Thursday, October 24, 2019

Killing the Ganga

I don't recall when it happened during my early years, but it happened.  I read about the Ganges River.  I was confused. Ganges?

It turned out that they were referring to the Ganga.  Had I known the expression "WTF!" I would have used that over and over.  Ganges?

In the old Hindu traditions, the Ganga is more than a river.  It is the holiest of rivers.  Holiest as in every river is holy, and this was the holiest of them all.  How holy?  Here is an example: There is an "exquisite rock-cut relief showing the fall of the Ganges that was carved in the seventh century AD at Mahabalipuram, well over one thousand miles south of the basin." That holy, even back then!

(BTW, what's the deal with "AD"?  We have long ago switched to the "CE" usage.  Such a usage in the revered NYRB?  WTF!)
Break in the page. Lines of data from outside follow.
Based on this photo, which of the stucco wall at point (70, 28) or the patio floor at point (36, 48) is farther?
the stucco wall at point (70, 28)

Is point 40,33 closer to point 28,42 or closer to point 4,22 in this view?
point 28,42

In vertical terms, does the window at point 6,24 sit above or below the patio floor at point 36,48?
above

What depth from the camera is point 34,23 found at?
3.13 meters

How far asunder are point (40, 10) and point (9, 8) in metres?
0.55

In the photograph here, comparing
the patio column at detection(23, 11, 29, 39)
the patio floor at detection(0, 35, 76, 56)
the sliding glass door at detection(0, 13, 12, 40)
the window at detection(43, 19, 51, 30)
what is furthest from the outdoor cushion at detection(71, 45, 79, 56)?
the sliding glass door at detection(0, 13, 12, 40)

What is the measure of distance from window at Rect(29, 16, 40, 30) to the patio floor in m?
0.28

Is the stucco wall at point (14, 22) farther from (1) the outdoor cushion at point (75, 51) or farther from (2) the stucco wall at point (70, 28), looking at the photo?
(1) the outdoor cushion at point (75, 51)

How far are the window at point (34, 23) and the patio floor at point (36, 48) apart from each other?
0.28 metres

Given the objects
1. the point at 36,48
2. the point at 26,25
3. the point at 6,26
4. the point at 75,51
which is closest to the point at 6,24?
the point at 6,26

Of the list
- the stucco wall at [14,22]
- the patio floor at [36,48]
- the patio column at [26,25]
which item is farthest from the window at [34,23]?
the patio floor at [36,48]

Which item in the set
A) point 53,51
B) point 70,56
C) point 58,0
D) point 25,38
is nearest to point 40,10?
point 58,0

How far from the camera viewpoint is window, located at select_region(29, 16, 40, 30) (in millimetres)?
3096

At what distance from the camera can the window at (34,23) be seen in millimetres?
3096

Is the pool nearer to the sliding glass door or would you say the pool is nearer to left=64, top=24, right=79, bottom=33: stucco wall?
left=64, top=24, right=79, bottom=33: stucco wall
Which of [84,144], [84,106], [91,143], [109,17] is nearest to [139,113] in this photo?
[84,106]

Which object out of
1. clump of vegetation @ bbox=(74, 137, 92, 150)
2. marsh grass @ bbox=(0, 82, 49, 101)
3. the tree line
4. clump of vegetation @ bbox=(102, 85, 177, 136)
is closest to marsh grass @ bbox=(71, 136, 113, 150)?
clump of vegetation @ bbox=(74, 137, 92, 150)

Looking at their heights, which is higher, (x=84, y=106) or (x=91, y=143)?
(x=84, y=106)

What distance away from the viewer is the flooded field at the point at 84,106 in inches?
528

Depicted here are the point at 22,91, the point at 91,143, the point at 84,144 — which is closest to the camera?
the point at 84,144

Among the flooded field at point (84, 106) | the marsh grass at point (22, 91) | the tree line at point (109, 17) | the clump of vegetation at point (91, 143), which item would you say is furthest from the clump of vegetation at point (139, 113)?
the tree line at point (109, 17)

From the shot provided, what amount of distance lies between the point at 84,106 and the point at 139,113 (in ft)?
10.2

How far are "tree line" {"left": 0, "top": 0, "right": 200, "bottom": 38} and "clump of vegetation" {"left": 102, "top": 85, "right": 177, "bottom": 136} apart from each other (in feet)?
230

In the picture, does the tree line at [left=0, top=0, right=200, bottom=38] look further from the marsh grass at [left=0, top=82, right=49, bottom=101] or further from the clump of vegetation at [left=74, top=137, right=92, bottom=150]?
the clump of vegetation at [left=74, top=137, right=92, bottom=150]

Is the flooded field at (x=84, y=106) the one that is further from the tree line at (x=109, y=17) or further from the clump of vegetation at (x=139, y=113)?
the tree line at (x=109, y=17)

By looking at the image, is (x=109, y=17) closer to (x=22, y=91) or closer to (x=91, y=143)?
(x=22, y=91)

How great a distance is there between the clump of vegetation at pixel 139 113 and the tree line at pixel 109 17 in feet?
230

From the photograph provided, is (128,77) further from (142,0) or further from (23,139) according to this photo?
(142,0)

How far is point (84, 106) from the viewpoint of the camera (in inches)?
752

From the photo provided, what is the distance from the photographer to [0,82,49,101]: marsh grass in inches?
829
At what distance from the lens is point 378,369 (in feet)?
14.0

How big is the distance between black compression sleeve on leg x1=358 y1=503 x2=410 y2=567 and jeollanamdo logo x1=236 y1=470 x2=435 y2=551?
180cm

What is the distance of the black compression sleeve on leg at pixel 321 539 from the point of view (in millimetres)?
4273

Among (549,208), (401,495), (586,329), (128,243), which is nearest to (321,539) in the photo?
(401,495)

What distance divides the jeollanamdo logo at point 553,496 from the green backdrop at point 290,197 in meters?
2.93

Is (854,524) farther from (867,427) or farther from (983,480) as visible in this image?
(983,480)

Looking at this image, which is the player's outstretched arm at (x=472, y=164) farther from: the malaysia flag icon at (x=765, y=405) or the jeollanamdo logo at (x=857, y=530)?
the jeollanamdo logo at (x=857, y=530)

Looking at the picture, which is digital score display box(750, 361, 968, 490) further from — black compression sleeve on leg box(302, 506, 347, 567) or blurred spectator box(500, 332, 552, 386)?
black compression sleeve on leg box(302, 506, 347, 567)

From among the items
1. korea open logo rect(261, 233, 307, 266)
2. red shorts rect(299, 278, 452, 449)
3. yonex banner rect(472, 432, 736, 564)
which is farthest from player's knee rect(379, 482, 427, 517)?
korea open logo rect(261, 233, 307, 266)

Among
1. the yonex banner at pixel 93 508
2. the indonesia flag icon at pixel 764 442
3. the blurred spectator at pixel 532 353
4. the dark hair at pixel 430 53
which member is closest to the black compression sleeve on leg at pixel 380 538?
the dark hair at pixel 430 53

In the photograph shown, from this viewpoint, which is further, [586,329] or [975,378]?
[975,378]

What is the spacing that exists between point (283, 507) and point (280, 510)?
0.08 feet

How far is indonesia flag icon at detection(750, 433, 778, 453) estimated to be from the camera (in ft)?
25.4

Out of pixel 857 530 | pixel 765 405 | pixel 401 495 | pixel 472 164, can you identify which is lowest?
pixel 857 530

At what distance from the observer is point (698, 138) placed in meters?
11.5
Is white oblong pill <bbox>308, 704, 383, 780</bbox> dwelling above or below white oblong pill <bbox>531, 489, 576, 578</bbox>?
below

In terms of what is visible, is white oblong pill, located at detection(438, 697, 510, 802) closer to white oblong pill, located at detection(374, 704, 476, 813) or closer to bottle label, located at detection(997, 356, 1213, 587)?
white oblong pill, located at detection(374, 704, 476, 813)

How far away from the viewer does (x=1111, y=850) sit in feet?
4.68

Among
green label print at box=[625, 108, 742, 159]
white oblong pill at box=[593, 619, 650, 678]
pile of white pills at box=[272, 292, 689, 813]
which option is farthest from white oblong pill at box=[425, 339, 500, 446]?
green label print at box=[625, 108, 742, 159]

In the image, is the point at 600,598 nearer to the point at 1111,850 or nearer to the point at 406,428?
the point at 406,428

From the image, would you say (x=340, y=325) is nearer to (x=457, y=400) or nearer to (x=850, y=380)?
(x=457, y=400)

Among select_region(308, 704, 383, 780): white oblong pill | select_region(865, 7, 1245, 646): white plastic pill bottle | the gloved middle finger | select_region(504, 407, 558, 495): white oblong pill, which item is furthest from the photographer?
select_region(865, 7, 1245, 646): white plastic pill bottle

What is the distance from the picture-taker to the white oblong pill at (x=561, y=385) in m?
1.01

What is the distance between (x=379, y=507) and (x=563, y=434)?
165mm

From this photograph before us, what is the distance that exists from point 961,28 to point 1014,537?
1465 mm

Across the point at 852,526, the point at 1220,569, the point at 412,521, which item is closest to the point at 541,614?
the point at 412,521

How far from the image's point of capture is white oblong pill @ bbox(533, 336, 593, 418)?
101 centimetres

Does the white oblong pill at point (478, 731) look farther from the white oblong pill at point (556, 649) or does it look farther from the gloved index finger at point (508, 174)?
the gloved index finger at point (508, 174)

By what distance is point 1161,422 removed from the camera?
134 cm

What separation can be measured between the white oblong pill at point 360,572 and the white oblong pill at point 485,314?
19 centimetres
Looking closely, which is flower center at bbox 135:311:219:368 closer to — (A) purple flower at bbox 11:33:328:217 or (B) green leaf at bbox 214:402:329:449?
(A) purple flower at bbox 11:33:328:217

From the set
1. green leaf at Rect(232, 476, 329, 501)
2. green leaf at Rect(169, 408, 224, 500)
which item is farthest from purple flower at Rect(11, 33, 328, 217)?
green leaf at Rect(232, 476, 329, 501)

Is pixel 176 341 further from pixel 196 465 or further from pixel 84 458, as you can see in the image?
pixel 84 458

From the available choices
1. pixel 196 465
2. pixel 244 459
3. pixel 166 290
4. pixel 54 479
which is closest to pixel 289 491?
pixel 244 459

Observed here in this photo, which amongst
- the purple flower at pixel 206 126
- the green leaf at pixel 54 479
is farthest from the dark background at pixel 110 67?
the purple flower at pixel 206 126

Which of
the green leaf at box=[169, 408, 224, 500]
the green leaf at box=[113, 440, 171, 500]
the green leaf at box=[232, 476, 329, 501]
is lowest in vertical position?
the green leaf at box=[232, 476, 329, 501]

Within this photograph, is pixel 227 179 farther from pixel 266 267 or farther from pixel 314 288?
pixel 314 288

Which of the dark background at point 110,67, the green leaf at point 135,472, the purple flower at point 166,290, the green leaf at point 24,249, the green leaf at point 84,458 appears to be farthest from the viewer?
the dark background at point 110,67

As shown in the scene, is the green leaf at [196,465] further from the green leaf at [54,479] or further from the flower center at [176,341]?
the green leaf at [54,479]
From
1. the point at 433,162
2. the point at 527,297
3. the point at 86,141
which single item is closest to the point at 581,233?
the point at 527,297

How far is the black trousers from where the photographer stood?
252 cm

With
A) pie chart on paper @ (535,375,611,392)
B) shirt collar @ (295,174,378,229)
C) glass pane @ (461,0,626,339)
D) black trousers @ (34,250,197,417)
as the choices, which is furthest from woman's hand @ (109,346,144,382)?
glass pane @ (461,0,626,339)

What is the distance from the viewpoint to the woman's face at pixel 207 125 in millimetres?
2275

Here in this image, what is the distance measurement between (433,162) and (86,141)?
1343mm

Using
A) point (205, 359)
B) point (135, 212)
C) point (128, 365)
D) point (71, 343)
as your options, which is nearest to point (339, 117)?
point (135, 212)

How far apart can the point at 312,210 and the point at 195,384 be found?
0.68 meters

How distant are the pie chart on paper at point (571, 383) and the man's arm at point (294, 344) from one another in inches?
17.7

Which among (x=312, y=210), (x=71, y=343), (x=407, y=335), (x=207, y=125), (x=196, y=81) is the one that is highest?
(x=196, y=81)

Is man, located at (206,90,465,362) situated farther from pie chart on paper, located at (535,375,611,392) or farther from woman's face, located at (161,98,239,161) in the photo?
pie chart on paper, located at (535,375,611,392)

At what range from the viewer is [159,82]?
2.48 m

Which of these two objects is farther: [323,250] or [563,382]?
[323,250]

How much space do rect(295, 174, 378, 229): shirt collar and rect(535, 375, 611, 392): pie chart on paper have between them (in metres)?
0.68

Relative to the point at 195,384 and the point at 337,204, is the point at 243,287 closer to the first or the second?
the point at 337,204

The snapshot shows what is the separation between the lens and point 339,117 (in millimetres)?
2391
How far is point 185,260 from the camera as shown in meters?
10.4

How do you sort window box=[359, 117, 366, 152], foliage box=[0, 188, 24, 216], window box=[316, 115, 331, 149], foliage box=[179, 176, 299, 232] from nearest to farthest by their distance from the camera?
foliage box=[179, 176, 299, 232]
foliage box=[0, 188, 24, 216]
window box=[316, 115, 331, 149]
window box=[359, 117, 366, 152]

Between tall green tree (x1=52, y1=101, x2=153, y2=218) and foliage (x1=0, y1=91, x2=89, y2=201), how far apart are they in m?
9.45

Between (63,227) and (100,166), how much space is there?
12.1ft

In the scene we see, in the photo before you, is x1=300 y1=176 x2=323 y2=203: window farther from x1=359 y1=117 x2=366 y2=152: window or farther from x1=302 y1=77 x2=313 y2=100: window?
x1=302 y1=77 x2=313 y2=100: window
If only such a worship of nature had continued.  But, we humans got on to the treadmill.  And the colonizers whose religious framework encouraged them to dominate nature switched the treadmill to a different model and speed.

The Ganga is now a mess.
To anyone who surveys the Ganges from one of the industrial towns along its course—Moradabad, for example, or Kanpur—humankind can seem peculiarly negligent of its own long-term interests. The exposed banks run with factory effluents while pigs snuffle untreated sewage and India’s poorest people pan for metal in the toxic shallows. Partially cremated corpses and devotional sculptures that have been committed to the waters drift downstream alongside vast quantities of plastic and the odd dead dog. In the plangent words of Sudipta Sen, a history professor at the University of California at Davis and the author of Ganges, the river has become endowed with a twofold character: “one as the immaculate and eternal deity of the flowing waters, the other as a mundane river, repository of accumulated human misdeeds.”
I don't understand how even the faithful Hindus willingly poison the holiest river!
Who is the world for? Me and you? Or all its organisms in perpetuity, as the dominant species abstains from further wanton destruction, exercising foresight and restraint? These are the questions that latent history tells us we should be asking as India’s population grows with extraordinary speed and the country’s water stocks are spoiled or depleted.
Well, not only should people in India ask those questions--we all should, wherever we live.  Who is this world for?

Very few seem to ask such questions anymore.  And we think that traditional cultures and peoples who live consistent with that framework are not "modern."  Is modernity worth killing the Ganga?  And here I use "Ganga" as a stand in for the living and non-living natural world all around us.
The final carve-up of the Himalayas is underway. Between them, India, Pakistan, Nepal, and Bhutan have planned some four hundred large dams that would make the Himalayan rivers the most heavily dammed in the world. Inevitably, the brunt of the dams’ impact will fall on the rural poor as they lose their homes and livelihoods and in many cases join the drift to the cities, where they will meet more extensive environmental degradation.
No number of holy dips in the holy rivers will be able to absolve us of our sins :(

(Yes, I am aware of the contradictions in me blogging about this from unimaginable comforts that modernity has provided.)